Why is it worthy of comment when a special district has an election? After all, Colorado has an abundance of special districts which can levy taxes and condemn property and otherwise exercise the functions of government -- school, fire, hospital, etc. -- and they are accountable to the public because they have elections to select their directors.

But Colorado's 50 water conservancy districts are different. Their directors are almost always appointed by judges.

It is possible to hold an election in a water conservancy district -- possible, but not easy. Water conservancy districts generally comprise several geographic divisions, each represented by one or more appointed directors who serve four-year terms and can be re-appointed indefinitely.

To hold an election for one of those directors, you need to get the signatures of 10 percent of the registered voters in that division, and submit them to the court 90 days before that director's term runs out.

By contrast, you need only 5 percent of the total vote in the most recent election for secretary of state to put a constitutional amendment on the ballot in Colorado. So the hurdle for amending our constitution at an election is considerably lower than the hurdle for holding an election for one board member in a water conservancy district.

One the petitions have been circulated and turned into the court, and the signatures survive the inevitable challenge by the conservancy district, the judge schedules an election.

Since the current state law concerning conservancy district elections took effect in 1996, there have been only three such elections. The first two were in 1999 and 2000 in the Upper Gunnison River Water Conservancy District, where the High Country Citizens Alliance has pledged to circulate petitions every time a term expires.
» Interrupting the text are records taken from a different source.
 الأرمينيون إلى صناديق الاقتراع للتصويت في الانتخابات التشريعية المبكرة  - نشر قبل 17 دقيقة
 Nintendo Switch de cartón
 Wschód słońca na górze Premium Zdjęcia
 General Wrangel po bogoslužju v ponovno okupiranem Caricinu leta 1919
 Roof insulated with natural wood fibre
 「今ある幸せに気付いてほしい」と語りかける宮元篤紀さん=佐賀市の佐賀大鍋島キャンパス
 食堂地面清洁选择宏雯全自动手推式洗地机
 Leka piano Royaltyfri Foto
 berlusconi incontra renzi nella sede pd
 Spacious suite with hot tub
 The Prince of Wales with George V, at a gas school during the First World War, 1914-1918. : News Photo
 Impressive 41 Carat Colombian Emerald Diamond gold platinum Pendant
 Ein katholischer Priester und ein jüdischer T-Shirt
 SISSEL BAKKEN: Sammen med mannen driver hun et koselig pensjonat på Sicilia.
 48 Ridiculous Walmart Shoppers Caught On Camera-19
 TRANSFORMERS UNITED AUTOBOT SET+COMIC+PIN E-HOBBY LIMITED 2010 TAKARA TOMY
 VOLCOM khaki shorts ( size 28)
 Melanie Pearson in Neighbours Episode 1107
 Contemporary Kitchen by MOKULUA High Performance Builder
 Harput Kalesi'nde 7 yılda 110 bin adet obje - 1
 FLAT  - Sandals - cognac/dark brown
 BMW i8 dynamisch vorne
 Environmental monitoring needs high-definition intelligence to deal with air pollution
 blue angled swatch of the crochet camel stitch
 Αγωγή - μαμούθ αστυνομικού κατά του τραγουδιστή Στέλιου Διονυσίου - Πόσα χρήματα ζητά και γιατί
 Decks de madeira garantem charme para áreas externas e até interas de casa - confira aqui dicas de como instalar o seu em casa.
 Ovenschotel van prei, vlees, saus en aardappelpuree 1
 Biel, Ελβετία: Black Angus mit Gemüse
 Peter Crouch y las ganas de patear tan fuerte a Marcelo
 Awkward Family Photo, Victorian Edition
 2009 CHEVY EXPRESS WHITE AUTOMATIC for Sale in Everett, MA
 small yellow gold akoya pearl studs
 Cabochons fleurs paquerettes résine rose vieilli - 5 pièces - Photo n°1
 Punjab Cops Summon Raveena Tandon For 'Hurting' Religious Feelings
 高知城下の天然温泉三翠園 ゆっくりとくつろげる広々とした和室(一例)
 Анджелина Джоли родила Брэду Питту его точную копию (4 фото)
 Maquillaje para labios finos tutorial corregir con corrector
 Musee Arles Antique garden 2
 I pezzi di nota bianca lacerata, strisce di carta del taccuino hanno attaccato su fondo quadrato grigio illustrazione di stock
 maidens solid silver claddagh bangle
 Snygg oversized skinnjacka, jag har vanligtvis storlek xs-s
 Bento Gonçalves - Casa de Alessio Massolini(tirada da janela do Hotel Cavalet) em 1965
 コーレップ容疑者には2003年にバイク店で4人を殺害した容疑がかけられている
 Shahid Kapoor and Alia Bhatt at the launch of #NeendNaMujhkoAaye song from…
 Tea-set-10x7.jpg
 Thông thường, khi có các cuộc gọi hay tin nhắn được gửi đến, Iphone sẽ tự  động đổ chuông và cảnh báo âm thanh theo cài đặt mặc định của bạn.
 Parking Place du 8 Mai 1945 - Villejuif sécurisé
No Gunnison terms expired in 2001, so there were no elections there, but several terms did in the Upper Arkansas Water Conservancy District, which comprises Chaffee, Custer and western Frémont counties. A group called Citizens for Water Integrity circulated petitions last winter for an election for one seat -- the division with the same boundaries as the Buena Vista school district.

The resulting election was Tuesday. Incumbent Gary Merrifield chose not to seek another term. The contest was between Jeff Ollinger, who campaigned for better cooperation between the district and the municipalities, and Lloyd Johnson, who wanted to continue current policies and who implied that Ollinger was a tool of evil Front Range special interests with a no-growth agenda for Chaffee County.

So, two candidates with different views campaigned, and the voters picked one, giving Ollinger 456 of the 791 ballots that were cast. That's how things are supposed to work in America, isn't it?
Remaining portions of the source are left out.